[PROBLEM DETAILS] Copy the items word for word, starting at the line that contains "Loving You Gift Collection カフェラテマグ (左アングル)" and ending after the line that contains "EONON Bluetooth タッチスクリーン D1305". Omit the pictures from your answer.

[RECORDS PROVIDED]
:::

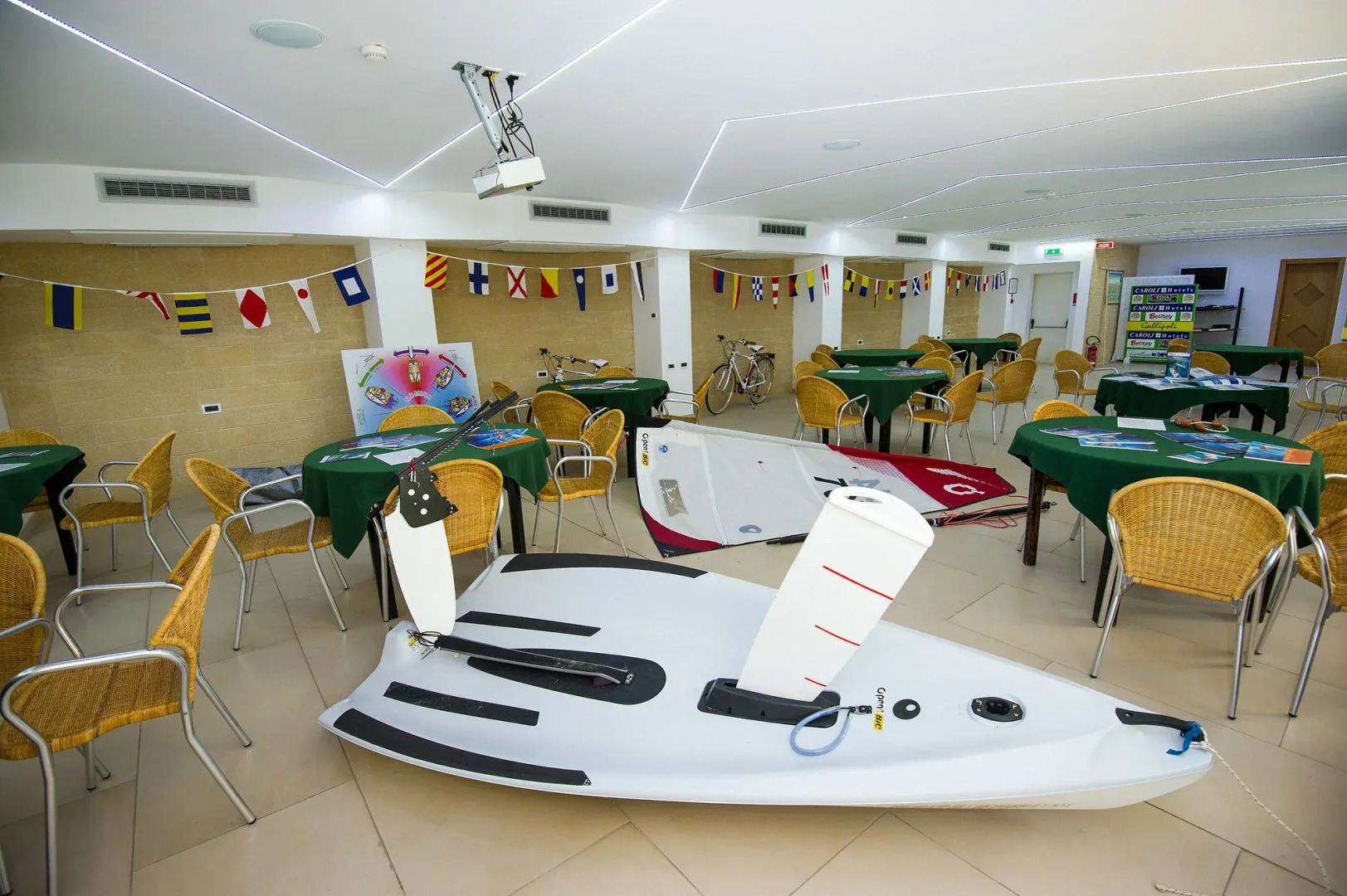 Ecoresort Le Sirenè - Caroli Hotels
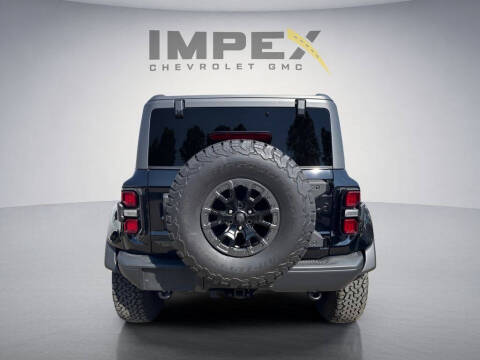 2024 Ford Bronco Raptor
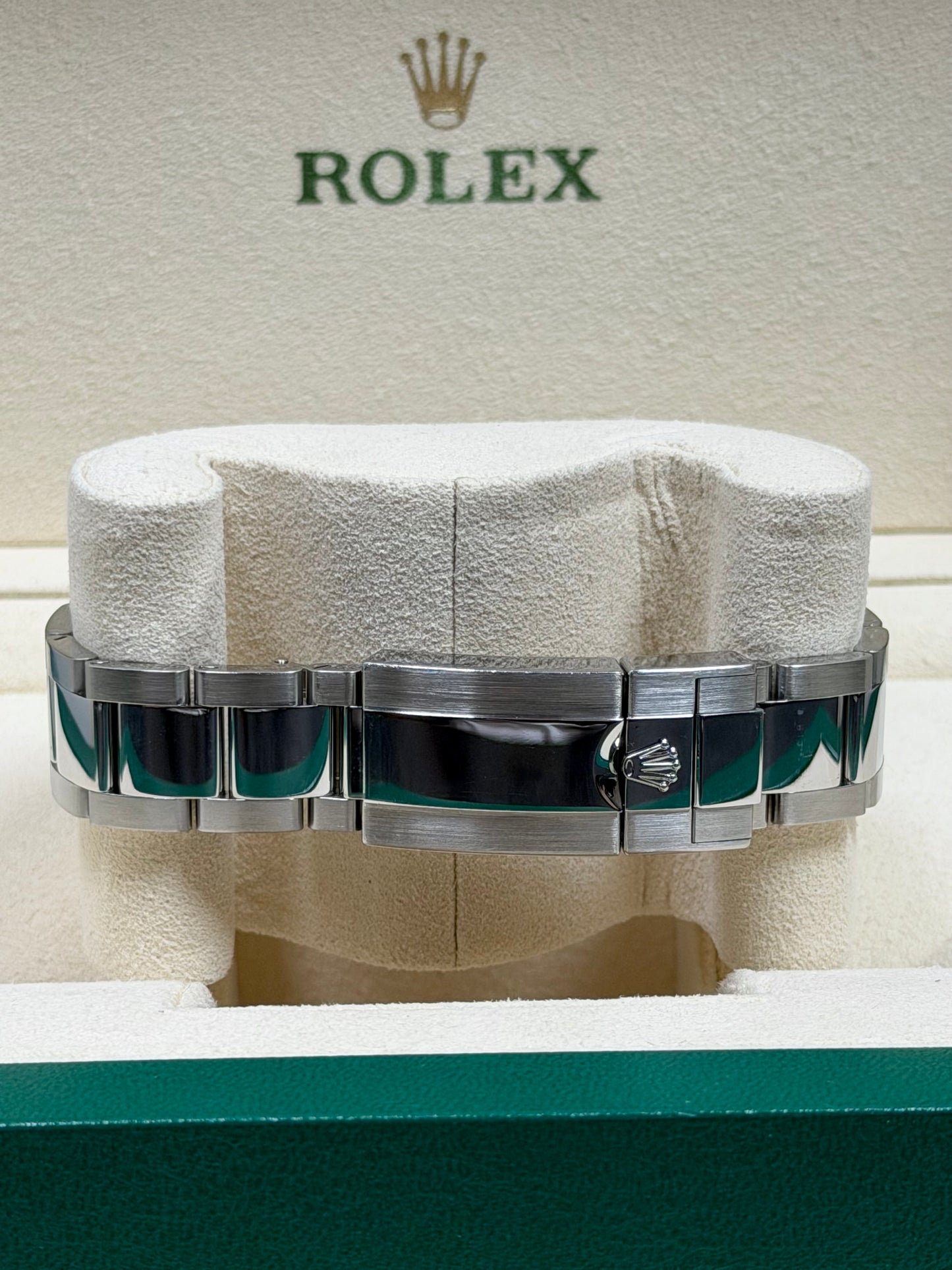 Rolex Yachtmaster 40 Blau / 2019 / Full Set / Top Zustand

:::

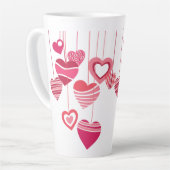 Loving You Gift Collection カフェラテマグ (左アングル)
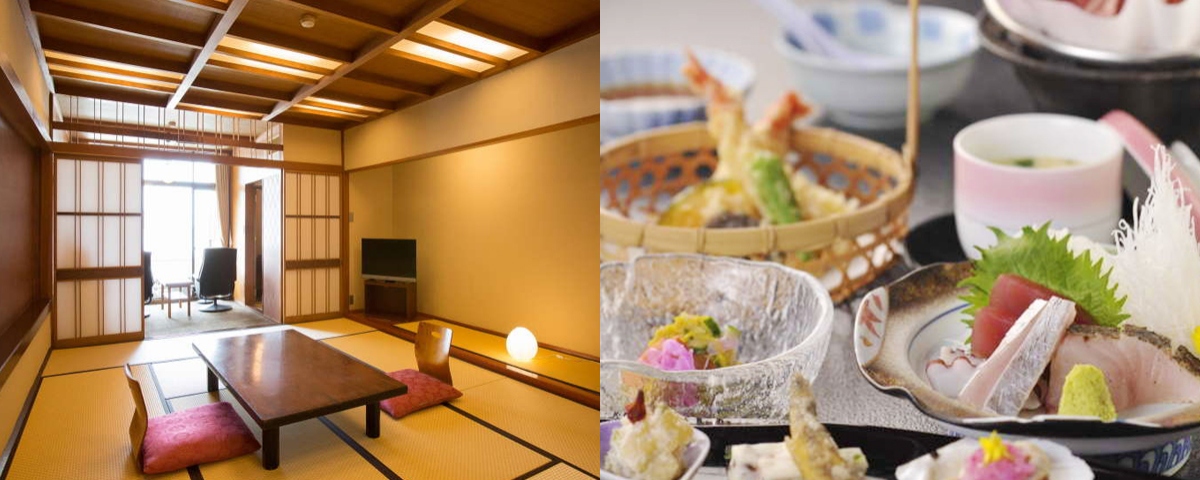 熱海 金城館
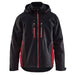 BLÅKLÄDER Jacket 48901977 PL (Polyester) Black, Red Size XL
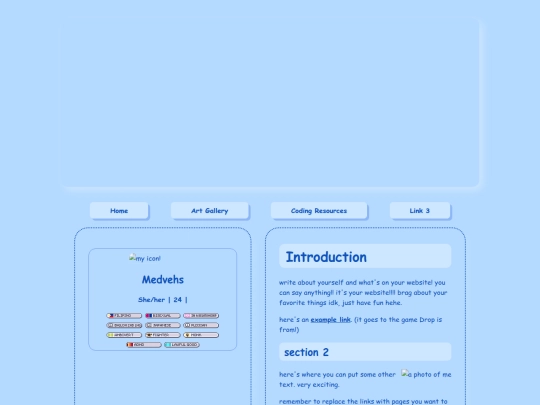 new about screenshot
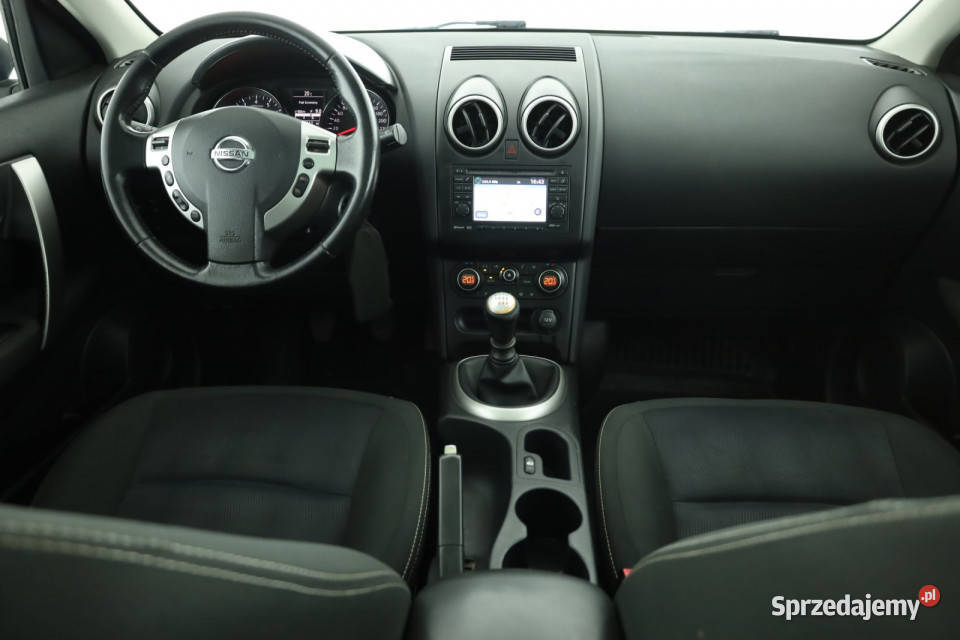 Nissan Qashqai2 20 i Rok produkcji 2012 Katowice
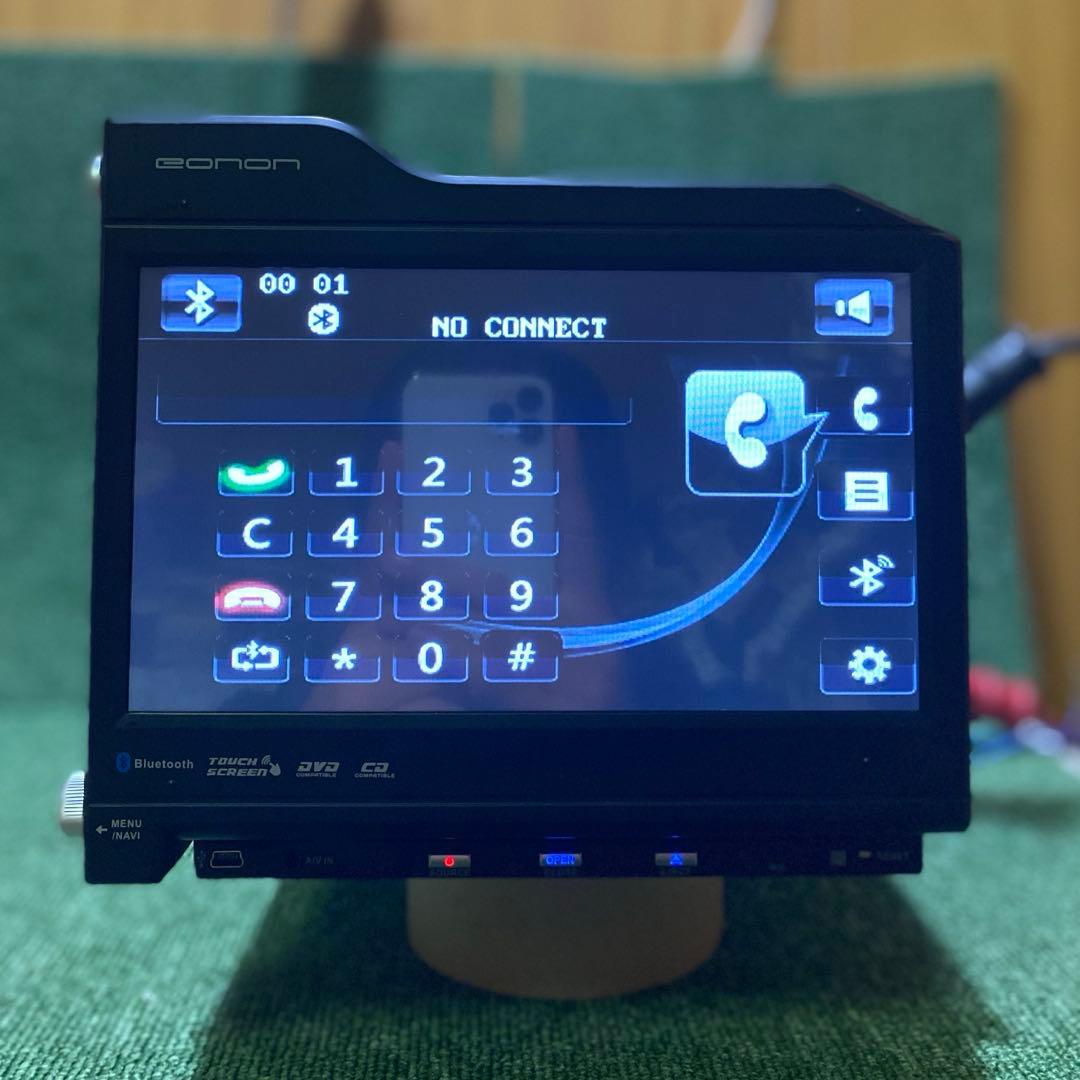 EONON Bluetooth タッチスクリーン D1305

:::

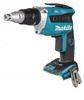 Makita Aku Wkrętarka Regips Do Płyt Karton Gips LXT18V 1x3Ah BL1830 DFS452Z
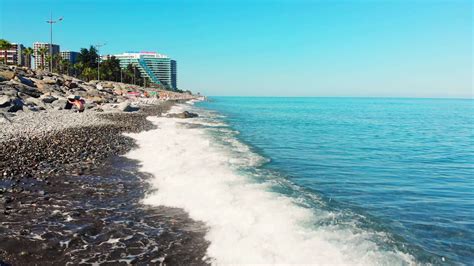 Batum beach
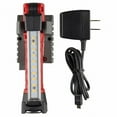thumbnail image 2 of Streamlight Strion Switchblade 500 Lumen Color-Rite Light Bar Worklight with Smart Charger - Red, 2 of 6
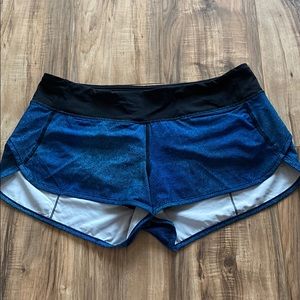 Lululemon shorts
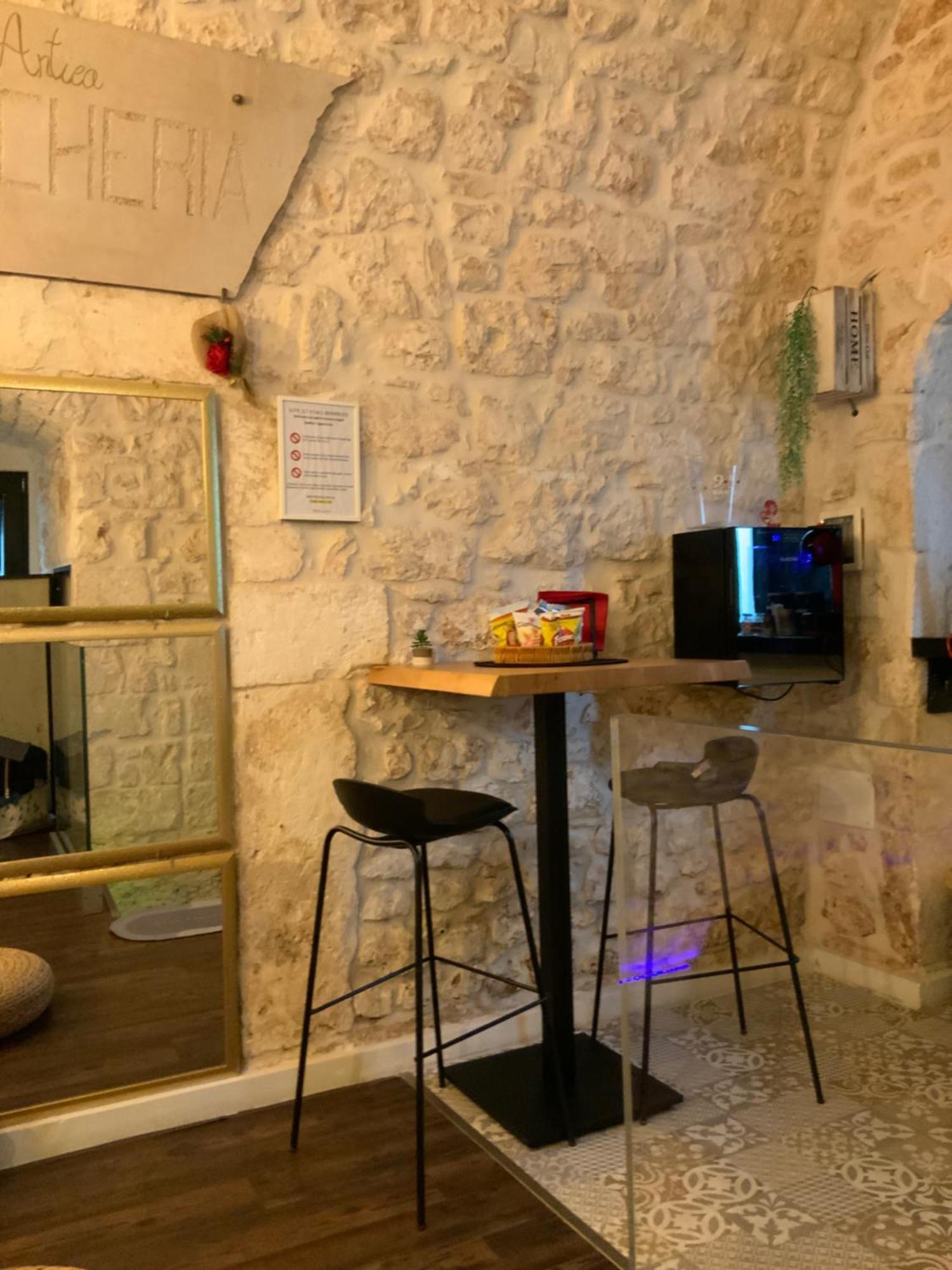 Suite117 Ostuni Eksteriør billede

:::

[COMPLETED TASK]
 Loving You Gift Collection カフェラテマグ (左アングル)
 熱海 金城館
 BLÅKLÄDER Jacket 48901977 PL (Polyester) Black, Red Size XL
 new about screenshot
 Nissan Qashqai2 20 i Rok produkcji 2012 Katowice
 EONON Bluetooth タッチスクリーン D1305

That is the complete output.